WORK TO DO. Please lay out the rows below, from the line with "Does chair backrest, bbox=136,172,188,249" to the line with "3. pine tree trunk (crop(61, 0, 77, 169))" (both included), as a Markdown table with the columns Number and Line. Give each non-blank line its own numbered table row and leave out blank lines.

*** MATERIALS PROVIDED ***

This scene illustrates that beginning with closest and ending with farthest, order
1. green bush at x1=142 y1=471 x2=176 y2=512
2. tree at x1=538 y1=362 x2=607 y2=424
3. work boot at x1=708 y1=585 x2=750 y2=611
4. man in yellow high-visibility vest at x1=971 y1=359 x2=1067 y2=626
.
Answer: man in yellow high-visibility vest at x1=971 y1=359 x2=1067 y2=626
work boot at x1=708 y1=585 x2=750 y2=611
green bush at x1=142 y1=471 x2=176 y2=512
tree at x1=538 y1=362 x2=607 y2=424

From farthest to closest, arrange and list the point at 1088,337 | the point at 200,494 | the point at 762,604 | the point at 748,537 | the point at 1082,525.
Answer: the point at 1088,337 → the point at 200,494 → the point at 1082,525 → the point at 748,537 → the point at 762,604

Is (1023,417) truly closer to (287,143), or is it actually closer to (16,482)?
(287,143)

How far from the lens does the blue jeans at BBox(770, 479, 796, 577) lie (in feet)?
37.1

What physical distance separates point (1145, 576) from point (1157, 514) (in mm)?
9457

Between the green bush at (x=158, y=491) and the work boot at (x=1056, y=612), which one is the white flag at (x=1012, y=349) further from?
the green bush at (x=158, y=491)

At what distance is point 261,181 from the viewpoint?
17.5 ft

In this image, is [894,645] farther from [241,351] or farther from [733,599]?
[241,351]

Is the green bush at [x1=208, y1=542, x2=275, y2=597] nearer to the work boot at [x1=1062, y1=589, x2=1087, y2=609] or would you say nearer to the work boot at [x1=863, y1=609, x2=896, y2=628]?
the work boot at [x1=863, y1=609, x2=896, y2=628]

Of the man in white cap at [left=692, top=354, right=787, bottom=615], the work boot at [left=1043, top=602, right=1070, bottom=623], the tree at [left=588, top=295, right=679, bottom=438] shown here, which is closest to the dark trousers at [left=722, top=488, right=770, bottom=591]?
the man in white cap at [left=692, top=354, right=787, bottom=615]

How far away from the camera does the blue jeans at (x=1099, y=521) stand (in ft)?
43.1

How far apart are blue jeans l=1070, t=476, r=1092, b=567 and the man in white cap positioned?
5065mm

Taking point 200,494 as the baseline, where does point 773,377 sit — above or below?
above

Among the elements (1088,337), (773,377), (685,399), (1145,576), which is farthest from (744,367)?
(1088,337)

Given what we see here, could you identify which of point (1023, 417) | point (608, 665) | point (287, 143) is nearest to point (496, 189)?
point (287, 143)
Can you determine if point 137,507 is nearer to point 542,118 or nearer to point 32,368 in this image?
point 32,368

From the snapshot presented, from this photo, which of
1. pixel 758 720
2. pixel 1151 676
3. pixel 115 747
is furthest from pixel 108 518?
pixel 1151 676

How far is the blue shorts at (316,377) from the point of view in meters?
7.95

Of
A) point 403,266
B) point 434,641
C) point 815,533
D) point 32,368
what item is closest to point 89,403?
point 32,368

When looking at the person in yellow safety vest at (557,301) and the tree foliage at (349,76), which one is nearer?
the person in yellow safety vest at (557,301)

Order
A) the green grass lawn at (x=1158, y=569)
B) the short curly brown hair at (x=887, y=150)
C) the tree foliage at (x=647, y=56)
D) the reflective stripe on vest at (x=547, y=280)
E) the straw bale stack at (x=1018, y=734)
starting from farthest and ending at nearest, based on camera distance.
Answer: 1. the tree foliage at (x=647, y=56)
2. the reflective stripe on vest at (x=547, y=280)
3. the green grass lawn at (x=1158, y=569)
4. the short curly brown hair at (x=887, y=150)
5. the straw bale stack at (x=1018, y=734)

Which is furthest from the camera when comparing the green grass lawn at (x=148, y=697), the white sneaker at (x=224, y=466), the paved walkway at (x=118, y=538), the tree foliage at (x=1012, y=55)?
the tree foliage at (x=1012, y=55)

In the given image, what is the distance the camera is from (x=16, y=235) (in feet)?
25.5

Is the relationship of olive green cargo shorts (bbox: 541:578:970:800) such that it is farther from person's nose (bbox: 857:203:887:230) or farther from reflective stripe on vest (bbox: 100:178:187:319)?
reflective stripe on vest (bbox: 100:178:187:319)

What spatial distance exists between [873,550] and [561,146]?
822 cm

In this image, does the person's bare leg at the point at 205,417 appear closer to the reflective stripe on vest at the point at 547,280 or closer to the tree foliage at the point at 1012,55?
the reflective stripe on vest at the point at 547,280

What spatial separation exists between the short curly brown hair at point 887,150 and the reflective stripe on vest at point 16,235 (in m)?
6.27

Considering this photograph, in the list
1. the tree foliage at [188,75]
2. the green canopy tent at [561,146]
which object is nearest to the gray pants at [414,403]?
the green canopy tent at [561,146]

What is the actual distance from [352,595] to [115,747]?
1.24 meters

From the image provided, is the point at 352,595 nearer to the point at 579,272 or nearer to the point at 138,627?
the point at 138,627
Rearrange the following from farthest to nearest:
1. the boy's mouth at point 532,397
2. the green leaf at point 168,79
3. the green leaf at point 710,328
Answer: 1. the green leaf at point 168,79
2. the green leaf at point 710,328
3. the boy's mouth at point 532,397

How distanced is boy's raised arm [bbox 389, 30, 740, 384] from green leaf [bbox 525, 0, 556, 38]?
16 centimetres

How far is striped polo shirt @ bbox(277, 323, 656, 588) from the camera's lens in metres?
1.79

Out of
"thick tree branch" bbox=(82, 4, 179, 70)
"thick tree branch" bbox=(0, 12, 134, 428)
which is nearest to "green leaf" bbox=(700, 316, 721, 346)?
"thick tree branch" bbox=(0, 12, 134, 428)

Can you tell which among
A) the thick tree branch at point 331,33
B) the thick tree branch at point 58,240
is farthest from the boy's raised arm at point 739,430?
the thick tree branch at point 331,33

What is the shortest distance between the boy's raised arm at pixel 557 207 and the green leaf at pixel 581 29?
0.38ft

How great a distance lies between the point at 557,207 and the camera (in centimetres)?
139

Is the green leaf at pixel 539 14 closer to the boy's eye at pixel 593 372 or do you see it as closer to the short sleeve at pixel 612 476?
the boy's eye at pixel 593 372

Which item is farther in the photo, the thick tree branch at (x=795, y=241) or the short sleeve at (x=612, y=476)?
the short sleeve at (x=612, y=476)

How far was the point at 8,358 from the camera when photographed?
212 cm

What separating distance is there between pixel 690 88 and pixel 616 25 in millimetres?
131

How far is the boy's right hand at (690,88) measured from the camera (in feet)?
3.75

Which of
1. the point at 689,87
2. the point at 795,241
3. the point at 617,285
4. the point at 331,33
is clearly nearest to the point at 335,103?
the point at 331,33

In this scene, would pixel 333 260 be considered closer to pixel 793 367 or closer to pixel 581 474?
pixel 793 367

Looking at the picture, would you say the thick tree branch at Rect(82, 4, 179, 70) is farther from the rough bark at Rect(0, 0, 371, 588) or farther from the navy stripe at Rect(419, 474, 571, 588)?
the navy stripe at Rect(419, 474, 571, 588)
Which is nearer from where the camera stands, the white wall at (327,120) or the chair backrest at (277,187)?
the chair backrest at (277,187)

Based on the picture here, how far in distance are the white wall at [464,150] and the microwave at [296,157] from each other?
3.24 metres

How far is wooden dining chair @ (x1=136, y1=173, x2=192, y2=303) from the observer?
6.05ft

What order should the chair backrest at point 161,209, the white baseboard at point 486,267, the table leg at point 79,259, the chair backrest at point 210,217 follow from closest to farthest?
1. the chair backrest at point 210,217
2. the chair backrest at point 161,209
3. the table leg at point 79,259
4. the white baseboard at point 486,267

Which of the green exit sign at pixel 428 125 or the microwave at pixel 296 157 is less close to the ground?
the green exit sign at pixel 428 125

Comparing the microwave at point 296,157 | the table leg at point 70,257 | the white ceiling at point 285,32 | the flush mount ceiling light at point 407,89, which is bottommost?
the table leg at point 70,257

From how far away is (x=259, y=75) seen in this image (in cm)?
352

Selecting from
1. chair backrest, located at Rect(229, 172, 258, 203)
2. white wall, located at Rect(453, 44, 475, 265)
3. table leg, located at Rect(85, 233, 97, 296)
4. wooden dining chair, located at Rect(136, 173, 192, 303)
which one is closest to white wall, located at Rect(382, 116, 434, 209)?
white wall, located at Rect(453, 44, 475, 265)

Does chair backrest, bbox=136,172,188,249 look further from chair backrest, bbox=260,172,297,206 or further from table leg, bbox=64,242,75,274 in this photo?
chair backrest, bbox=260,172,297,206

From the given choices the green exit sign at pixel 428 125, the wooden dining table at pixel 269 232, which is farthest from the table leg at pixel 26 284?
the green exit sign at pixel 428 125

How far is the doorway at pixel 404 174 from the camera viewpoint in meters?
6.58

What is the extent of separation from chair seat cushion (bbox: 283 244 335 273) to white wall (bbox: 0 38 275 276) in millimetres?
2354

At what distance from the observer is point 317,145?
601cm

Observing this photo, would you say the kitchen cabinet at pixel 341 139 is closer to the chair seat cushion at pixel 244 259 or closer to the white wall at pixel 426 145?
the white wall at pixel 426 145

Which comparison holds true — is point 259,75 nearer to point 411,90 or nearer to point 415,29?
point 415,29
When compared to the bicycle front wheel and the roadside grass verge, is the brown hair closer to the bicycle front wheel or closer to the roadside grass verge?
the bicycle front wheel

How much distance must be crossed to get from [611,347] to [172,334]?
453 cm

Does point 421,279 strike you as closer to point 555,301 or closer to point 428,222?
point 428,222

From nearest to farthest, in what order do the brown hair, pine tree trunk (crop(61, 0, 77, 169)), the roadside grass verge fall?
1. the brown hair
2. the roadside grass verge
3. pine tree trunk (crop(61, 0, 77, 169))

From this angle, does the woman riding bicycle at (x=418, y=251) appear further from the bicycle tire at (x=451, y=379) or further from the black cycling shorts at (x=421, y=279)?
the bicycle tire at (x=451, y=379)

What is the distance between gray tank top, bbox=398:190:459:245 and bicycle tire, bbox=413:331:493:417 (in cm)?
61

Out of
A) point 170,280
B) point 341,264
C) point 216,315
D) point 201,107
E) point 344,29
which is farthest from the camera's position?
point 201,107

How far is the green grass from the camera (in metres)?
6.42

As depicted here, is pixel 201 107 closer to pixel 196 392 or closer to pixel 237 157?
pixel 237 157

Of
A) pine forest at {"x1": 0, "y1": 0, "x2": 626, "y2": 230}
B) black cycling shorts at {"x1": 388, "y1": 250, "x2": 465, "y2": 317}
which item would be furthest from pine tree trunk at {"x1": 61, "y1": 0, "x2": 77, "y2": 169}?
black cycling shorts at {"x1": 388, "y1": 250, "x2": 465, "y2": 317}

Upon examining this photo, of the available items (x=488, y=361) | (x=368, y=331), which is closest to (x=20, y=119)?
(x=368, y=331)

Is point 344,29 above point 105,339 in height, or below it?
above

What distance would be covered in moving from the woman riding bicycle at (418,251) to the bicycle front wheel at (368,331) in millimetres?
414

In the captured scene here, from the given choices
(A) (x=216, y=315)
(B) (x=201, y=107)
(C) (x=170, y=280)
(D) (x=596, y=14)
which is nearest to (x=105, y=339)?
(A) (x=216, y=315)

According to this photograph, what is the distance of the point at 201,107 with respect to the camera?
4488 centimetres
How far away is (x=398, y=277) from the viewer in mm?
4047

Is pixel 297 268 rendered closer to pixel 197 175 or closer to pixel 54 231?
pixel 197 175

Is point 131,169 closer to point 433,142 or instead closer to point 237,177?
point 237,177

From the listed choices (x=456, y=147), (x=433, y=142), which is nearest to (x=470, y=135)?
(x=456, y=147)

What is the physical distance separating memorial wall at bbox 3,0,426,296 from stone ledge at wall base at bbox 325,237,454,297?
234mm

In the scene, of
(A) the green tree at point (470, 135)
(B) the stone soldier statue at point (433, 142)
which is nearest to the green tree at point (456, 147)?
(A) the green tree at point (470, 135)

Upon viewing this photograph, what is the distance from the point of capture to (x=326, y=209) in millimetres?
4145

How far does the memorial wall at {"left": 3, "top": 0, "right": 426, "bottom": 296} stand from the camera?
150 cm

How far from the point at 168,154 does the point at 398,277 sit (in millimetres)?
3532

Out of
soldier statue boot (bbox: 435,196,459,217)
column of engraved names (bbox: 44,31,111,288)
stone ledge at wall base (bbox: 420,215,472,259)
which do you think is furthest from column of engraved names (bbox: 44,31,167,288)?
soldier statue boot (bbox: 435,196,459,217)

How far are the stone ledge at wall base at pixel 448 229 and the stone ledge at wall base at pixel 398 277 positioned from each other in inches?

***

REPLY TO THE TASK.
| Number | Line |
|---|---|
| 1 | Does chair backrest, bbox=136,172,188,249 look further from chair backrest, bbox=260,172,297,206 or further from table leg, bbox=64,242,75,274 in this photo? |
| 2 | chair backrest, bbox=260,172,297,206 |
| 3 | From the given choices the green exit sign at pixel 428 125, the wooden dining table at pixel 269 232, which is farthest from the table leg at pixel 26 284? |
| 4 | the green exit sign at pixel 428 125 |
| 5 | How far is the doorway at pixel 404 174 from the camera viewpoint in meters? |
| 6 | 6.58 |
| 7 | What is the extent of separation from chair seat cushion (bbox: 283 244 335 273) to white wall (bbox: 0 38 275 276) in millimetres? |
| 8 | 2354 |
| 9 | At what distance from the observer is point 317,145? |
| 10 | 601cm |
| 11 | Observing this photo, would you say the kitchen cabinet at pixel 341 139 is closer to the chair seat cushion at pixel 244 259 or closer to the white wall at pixel 426 145? |
| 12 | the white wall at pixel 426 145 |
| 13 | Which comparison holds true — is point 259,75 nearer to point 411,90 or nearer to point 415,29? |
| 14 | point 415,29 |
| 15 | When compared to the bicycle front wheel and the roadside grass verge, is the brown hair closer to the bicycle front wheel or closer to the roadside grass verge? |
| 16 | the bicycle front wheel |
| 17 | How much distance must be crossed to get from [611,347] to [172,334]? |
| 18 | 453 cm |
| 19 | Does point 421,279 strike you as closer to point 555,301 or closer to point 428,222? |
| 20 | point 428,222 |
| 21 | From nearest to farthest, in what order do the brown hair, pine tree trunk (crop(61, 0, 77, 169)), the roadside grass verge fall? |
| 22 | 1. the brown hair |
| 23 | 2. the roadside grass verge |
| 24 | 3. pine tree trunk (crop(61, 0, 77, 169)) |